This was the position last night between Nakamura and Aronian. Aronian as black has to move his queen, but chose the unfortunate 30..Qb5?? which allowed the simple refutation, 31.Qxb5 axb5 32.Nd7 where white will win an exchange as 32..Rfe8 allows the fork 33.Nf6+. The game continued for not much longer and my tip for the event was already off the pace. I suppose the good thing is that the first round of a tournament is probably the best time to lose, as you have the rest of the event to catch up. However, this is only a 6 round tournament, so Aronian will have to take some risks if he is to catch his rivals. Tonight Aronian plays Carlsen which will be an epic battle. The World number 1 already won a nice game against Kamsky in the first round, and will be looking to consolidate his position.

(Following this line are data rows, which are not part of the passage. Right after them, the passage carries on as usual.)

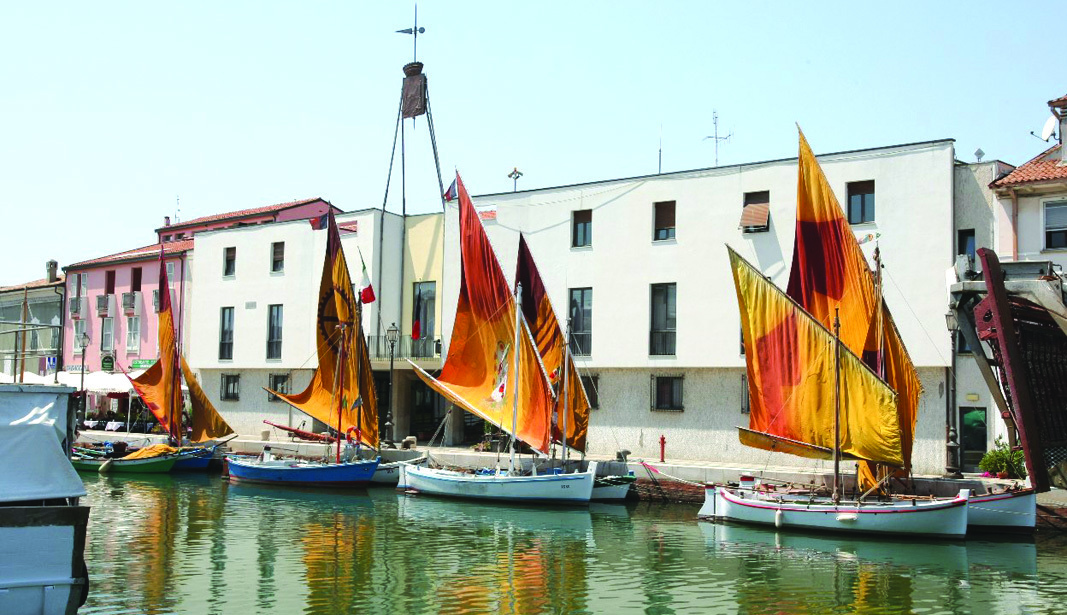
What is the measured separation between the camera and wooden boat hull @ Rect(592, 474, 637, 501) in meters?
31.5

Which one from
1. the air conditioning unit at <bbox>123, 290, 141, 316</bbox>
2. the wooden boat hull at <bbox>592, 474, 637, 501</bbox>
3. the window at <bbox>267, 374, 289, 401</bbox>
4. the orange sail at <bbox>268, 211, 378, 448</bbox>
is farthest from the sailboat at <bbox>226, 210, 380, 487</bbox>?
the air conditioning unit at <bbox>123, 290, 141, 316</bbox>

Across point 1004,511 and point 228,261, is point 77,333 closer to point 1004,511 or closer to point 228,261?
point 228,261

Meanwhile in Melbourne, the MCC started a new 9 round event last night. The MCC Open is a 9 round event played on consecutive Monday nights with a break for the long weekend at the start of November. The first round didn't see much in the way upsets. The only win against the seedings was Finlay Dale's win against Jack Puccini though when 2 young players meet it is difficult to really call things too much of an upset. I'm sure Jack will bounce back. Top seed in the 26 player field is IM Mirko Rujevic while Malcolm Pyke is second seed, just like in the last event. Mirko was almost unstoppable then, and I will tip him for this event too (sorry Mirko if my tipping curse continues). The MCC has also announced a Sunday quad event for October. I really like this idea. Groups of 4 players play a small round robin over a day, playing 3 games at a rate of about 60 minutes + 30 second increment. The games will be ACF rated and I could even be persuaded to play one of these myself. I will of course not be tipping myself as that would be tantamount to sporting suicide.

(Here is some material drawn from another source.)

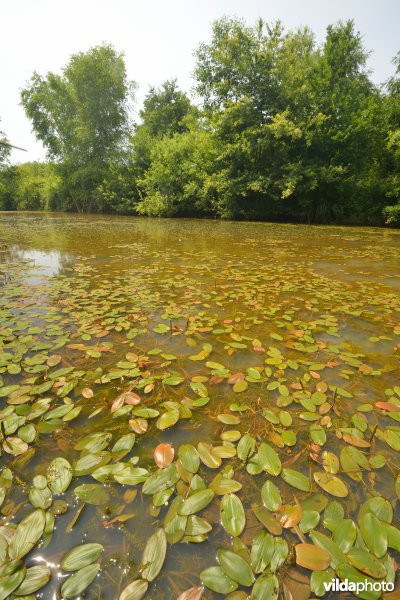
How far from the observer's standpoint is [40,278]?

Finally, the MCC has re instituted the Endgame Group which I established a long time back. The idea was for players to come together to talk about endgames, to practice playing from endgame positions and generally to strengthen that part of their game. Older players might remember when we used to do this during adjournments, but since they no longer happen, studying endgames has fallen behind other parts of the game, such as tactics or openings, in the priorities of a modern player using modern time controls. The endgame group had a small but loyal following when I was running it, but it never really achieved what I aimed for it which was for all members to contribute material to be discussed. Perhaps I was unrealistic in thinking this could be the case, and really a group needs one or just a few to lead it. This is basically what happened. Well, though I ran the group for about 2 years, my work commitments got in the way, and I had to step aside and there was no one to take over my role and the Endgame Group fell away. Now FM Bill Jordan is running the group which started up again a few weeks ago. Bill is an excellent teacher of chess, and his knowledge of endgames is pretty good. There isn't a player in Melbourne who wouldn't gain something from these groups, and especially useful is the practical element as even if players do study endgames, there just isn't much opportunity to put these ideas into practice. MCC Endgame Group is running on Tuesday nights, and again, if I wasn't working, I'd be there. Hopefully, some of the endgames I post on this blog can make it to the endgame group to discuss.